* Your objective *
Resume the passage on peer collaboration, continuing from its final sentence.

* Text shown *
********
2.1.2 Peer collaboration

While some research (Dillenbourg, 1999; Prince, 2004) has made a distinctive difference between collaboration and cooperation (i.e., students in collaboration work together to achieve a shared goal whereas students in cooperation exchange resources in support of each other’s individual goals), peer collaboration in this meta-analysis refers to the situation where peers work together to achieve common goals. Generally speaking, peer collaboration was found to be positively related to academic achievement across a variety of content areas (Slavin, 1980, 1983; Slavin et al., 1984). In traditional classroom settings, plenty of research on the effects of collaboration has been conducted in second language learning. Empirical evidence has shown that working collaboratively to produce a written piece is effective in second language learning (Storch, 2011).
********
* Given records *
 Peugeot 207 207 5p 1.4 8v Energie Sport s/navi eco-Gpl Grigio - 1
********
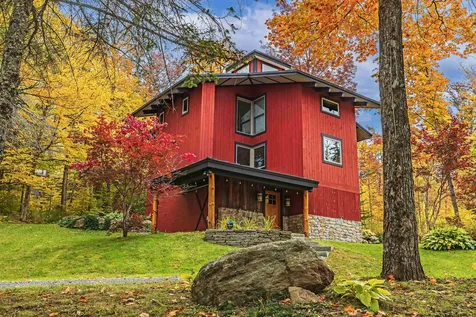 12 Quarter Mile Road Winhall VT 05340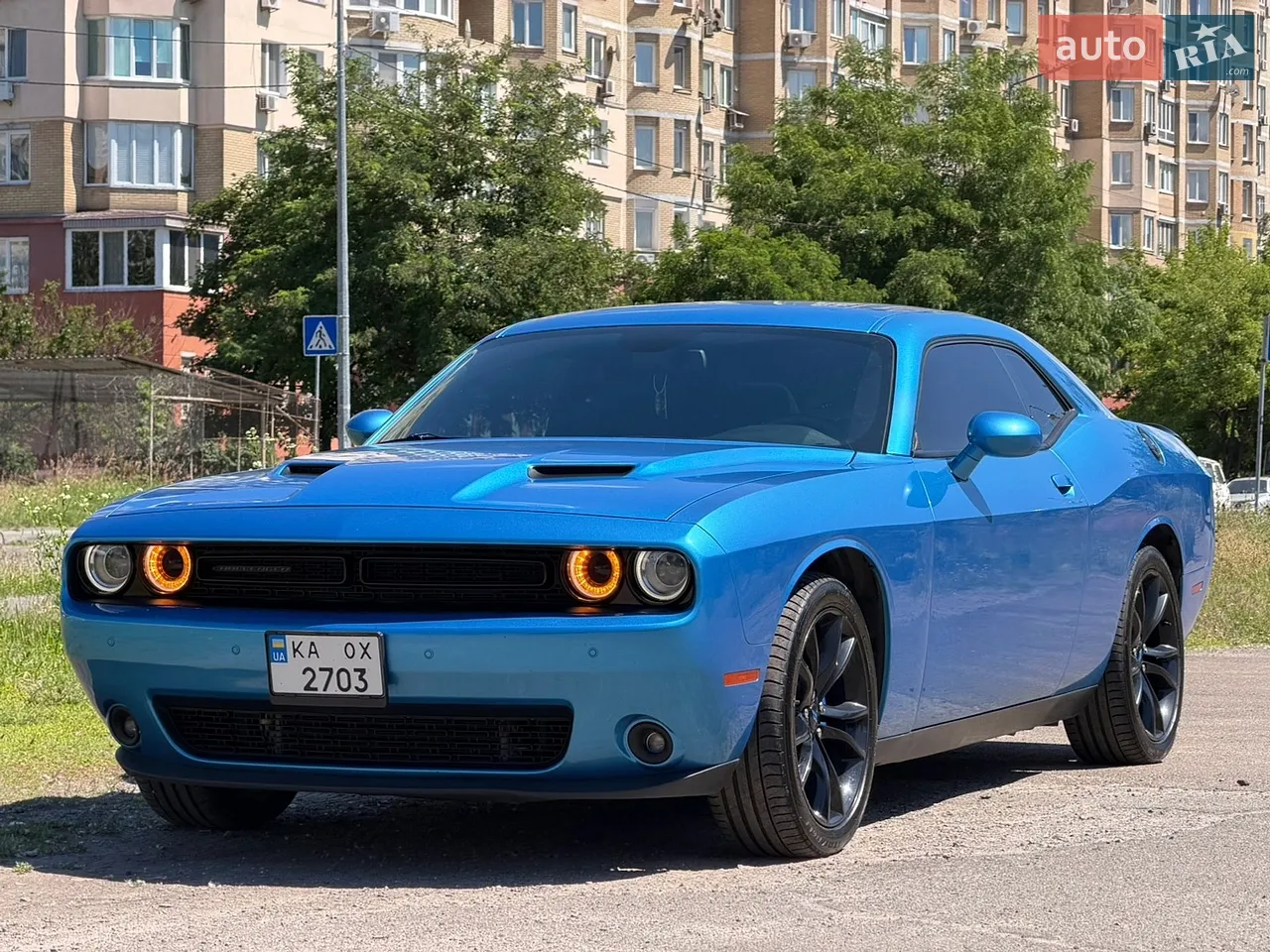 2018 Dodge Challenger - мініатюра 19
********
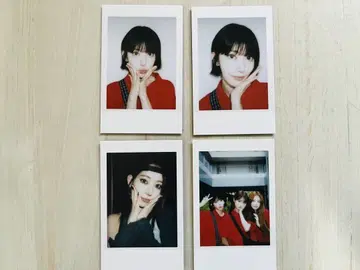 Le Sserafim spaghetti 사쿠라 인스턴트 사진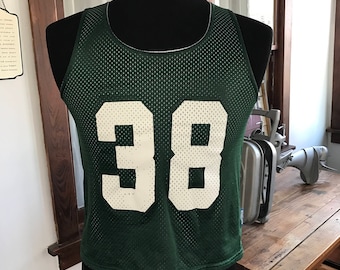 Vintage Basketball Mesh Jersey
********
* Result of this exercise *
However, findings have suggested that the effect of peer collaboration depended on other factors as well. Peer collaboration was shown to have a stronger positive effect on group task performance (mean effect size = .31) than on individual achievement (mean effect size = .15) (Lou et al., 2001). In addition, Mullins et al. (2011) found that the type of knowledge moderated the relationship between collaboration and knowledge acquisition. More specifically, collaboration was found to be positively associated with conceptual knowledge gain but had no such effect on procedural knowledge gain. Dillenbourg and Fischer (2007, p. 122) argued that “collaborative learning per se is not effective since productive social interactions often do not occur spontaneously”. In order to attain positive learning outcomes, learning environments must be purposely designed to trigger collaboration. With the advancement of technologies, Dillenbourg and Fischer believed that interaction could be designed and fostered in computer-supported collaborative learning. In terms of learning with digital games, meta-analytical evidence has demonstrated that collaborative gameplay was more effective than individual gameplay (Wouters et al., 2013). An additive effect was seen in digital games with both competition and collaboration, which had a greater effect than games with competition only (Clark et al., 2016).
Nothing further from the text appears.